TASK TO COMPLETE ▸ Please transcribe the data that follows exactly as given, leaving out every picture.

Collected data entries
== Segment start ==

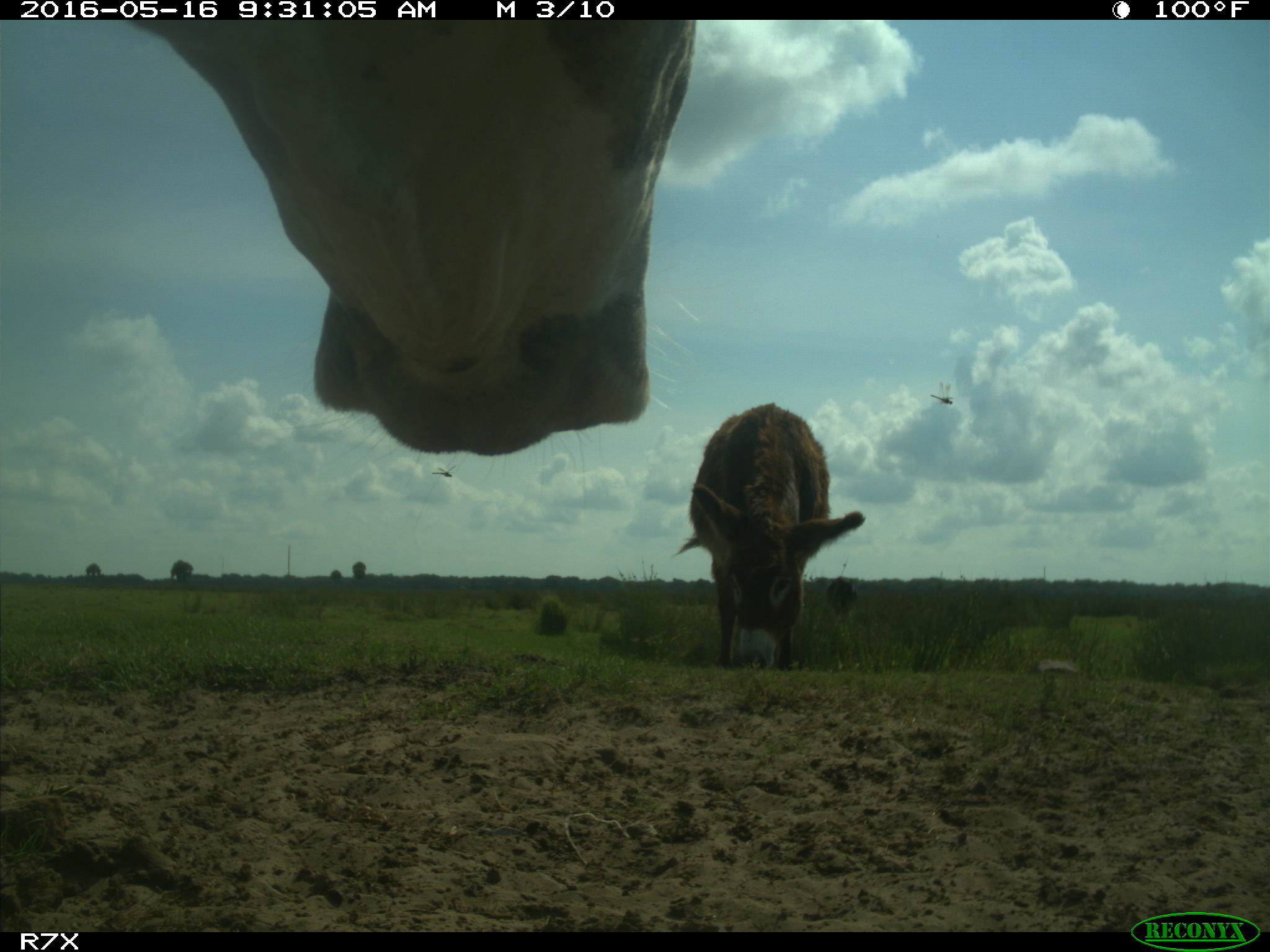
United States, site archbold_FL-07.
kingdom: Animalia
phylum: Chordata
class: Mammalia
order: Artiodactyla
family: Bovidae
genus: Bos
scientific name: Bos taurus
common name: domestic cow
Bos taurus (domestic cow).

== Segment end ==

SOLVED PROBLEM ▸
United States, site archbold_FL-07.
kingdom: Animalia
phylum: Chordata
class: Mammalia
order: Artiodactyla
family: Bovidae
genus: Bos
scientific name: Bos taurus
common name: domestic cow
Bos taurus (domestic cow).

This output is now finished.